The CO’s civilian alternative service, she continued, usually consisted of "feminine work," such as nursing or food service, "which for men can have a emancipatory character, if they are aware that they are thus breaking with traditional masculinity." For women, such work only reinforced traditional roles. (13)
The "Women and the Military" project also provided a forum for women to talk about sexism within the Grassroots network. Ulrike Adolph, the only female member of the GA Tübingen’s work group on anti-militarism, wrote that the group’s heavy focus on conscientious objection issues tended to exclude women. In this framework, she commented, it was more difficult for women than men to declare their rejection of militarism publiciy. They could not become conscientious objectors or burn their draft cards. Thus women’s anti-militarist work often took on a "helping" function relative to men.

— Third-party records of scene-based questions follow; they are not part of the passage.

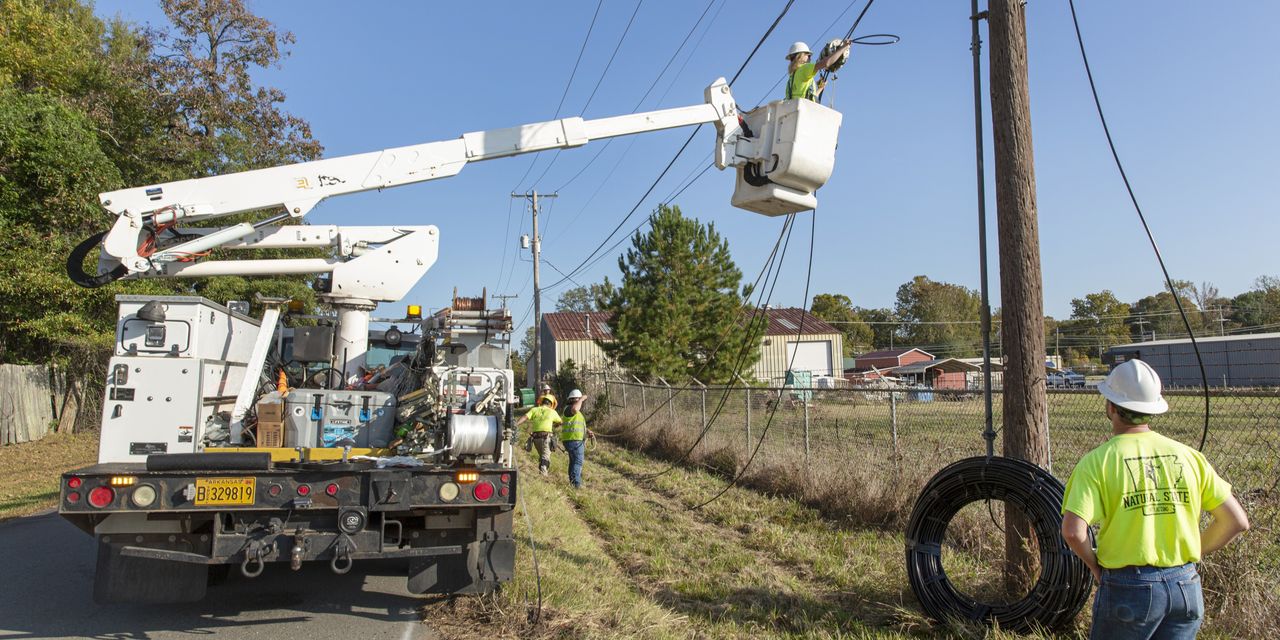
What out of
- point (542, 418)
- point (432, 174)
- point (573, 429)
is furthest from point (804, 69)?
point (542, 418)

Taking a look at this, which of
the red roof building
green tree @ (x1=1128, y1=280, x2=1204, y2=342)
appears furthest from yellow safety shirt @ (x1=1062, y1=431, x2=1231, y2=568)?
green tree @ (x1=1128, y1=280, x2=1204, y2=342)

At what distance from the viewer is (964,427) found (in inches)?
510

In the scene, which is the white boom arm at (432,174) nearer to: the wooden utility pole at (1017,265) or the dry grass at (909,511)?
the wooden utility pole at (1017,265)

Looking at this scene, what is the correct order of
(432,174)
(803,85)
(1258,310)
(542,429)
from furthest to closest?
(1258,310) < (542,429) < (432,174) < (803,85)

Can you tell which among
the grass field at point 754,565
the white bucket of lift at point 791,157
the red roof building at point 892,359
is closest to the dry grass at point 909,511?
the grass field at point 754,565

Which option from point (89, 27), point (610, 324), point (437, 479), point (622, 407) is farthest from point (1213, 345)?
point (89, 27)

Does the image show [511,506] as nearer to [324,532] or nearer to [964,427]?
[324,532]

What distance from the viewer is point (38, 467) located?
51.3ft

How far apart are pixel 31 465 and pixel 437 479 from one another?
1528 cm

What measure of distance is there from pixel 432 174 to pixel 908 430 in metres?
6.52

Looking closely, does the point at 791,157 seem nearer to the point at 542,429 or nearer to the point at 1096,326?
the point at 542,429

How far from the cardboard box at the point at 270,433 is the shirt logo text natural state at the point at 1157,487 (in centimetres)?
584

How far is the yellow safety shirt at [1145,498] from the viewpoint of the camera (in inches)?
130

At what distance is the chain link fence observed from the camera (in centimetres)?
685
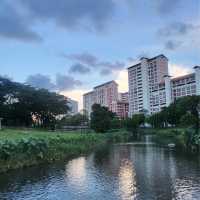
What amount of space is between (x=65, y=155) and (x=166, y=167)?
1543cm

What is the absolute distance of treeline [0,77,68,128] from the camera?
95188 millimetres

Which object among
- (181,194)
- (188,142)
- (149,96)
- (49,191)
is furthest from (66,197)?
(149,96)

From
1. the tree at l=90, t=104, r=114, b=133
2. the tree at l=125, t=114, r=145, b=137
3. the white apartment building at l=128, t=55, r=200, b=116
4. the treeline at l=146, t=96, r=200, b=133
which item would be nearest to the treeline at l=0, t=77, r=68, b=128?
the tree at l=90, t=104, r=114, b=133

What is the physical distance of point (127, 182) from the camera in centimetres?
2291

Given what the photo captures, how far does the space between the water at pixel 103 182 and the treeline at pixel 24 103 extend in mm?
66897

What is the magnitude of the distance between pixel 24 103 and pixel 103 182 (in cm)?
7776

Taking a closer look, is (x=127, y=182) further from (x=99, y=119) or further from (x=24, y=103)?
(x=24, y=103)

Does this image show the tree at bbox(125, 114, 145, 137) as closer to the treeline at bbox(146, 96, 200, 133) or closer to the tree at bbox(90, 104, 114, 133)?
the treeline at bbox(146, 96, 200, 133)

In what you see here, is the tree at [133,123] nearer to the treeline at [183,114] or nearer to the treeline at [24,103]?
the treeline at [183,114]

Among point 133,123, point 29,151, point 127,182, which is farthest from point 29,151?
point 133,123

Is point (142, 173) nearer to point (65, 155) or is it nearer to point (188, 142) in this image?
point (65, 155)

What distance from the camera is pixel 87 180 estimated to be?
79.3 feet

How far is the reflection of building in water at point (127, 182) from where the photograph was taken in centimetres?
1899

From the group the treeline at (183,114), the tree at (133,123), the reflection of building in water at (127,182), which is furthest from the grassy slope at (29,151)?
the tree at (133,123)
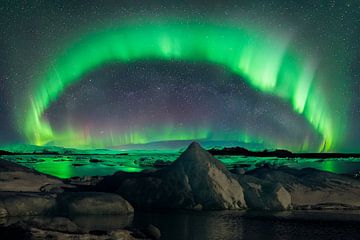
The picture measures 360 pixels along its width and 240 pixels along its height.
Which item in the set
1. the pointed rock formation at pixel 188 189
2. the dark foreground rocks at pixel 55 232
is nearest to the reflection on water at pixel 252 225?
the pointed rock formation at pixel 188 189

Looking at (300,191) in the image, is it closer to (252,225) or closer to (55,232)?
(252,225)

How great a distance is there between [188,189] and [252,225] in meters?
6.09

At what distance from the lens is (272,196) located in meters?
23.2

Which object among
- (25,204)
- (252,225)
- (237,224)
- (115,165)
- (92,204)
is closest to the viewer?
(252,225)

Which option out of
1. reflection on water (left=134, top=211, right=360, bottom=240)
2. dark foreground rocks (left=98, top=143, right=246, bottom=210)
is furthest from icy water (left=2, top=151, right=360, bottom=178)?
reflection on water (left=134, top=211, right=360, bottom=240)

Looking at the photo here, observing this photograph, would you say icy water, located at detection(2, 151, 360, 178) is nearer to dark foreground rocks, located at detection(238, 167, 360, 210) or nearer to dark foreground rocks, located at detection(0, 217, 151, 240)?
dark foreground rocks, located at detection(238, 167, 360, 210)

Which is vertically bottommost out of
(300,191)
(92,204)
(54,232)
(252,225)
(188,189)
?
(252,225)

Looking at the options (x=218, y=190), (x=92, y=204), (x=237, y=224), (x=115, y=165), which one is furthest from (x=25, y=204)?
(x=115, y=165)

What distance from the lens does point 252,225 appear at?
1739 cm

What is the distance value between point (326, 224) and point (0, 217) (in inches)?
497

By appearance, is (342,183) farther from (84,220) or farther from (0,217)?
(0,217)

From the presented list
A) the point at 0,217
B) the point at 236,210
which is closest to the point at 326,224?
the point at 236,210

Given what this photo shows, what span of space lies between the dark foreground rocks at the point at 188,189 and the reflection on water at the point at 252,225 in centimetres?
153

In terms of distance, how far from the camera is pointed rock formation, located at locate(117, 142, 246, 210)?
889 inches
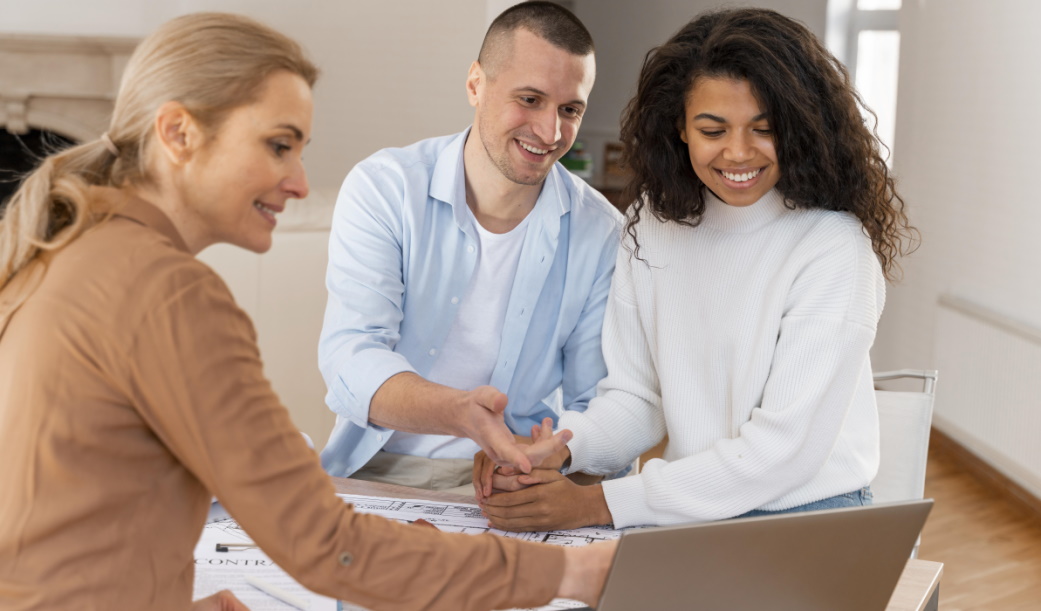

This, in turn, reinforced the attitude that women were less important than men. Adolph described this in a "personal impression" about the Tübingen group:

„ When I criticize a man’s attitude as unconsistent, I feel that I am not taken seriously, something like this: "It’s easy for her to talk, because she never has to put it into practice. But in the end, I as a man have to take the consequences." (14)

However, such challenges to Grassroots theory and practice found little resonance in the rest of the network. Many activists agreed that the focus on conscientious objection was too narrow and tended to limit the participation of women (and of others, such as older people): Wolfgang Weber-Zucht (co-coordinator of the Grassroots Work Center in Kassel) had made this point in 1975. (15) But beyond that there was little response. Male conscientious objectors in the network seldom, if ever, addressed the issues Ridard had raised about masculinity and militarism. Dieter Schöffmann’s 1982 "Retrospective" on ten years of Grassroots antimilitarist work devoted only nine lines to the "Women and the Military" campaign. (In contrast, he devoted 47 lines to the International Nonviolent March, and 83 lines to total objection issues.) (16) Günter Saathoff, in his dissertation on the Grassroots network, wrote that Ridard and other Grassroots Revolution editors had used their position to "force" a discussion of the "Women and the Military" project within the network implying that the issues they raised were an unwanted intrusion. (17)

Nevertheless, the ’Women and the Military" project laid some groundwork for later efforts by women to raise feminist concerns within the Grassroots network. In 1981, feminist members of FÖGA succeeded in having an all-women Coordinating Committee elected for one year, in an effort to counteract male dominance of FÖGA at the national level. This effort did not change things substantially in the long run, however. (18) In 1984-85 small groups of women from Grassroots groups began meeting to renew themes from the "Women and the Military project" and to develop a clearer synthesis of feminism and nonviolence. (19)

In the peace movement, the „Women and the Military" project set a precedent for the broader-based ’“Women’s Initiative for Peace," formed in 1980, which was one of the first West German groups to respond energetically to the planned deployment of Cruise and Pershing II missiles. (20)
(I do not know whether or not there were any organizational or personal links between the "Women and the Military" project and the "Women’s Initiative for Peace".)
Some of the project’s themes were also revived in the 1984 "Refusal Campaign" which urged civilians to withold their support from the military apparatus in a broad range of areas. (See below.)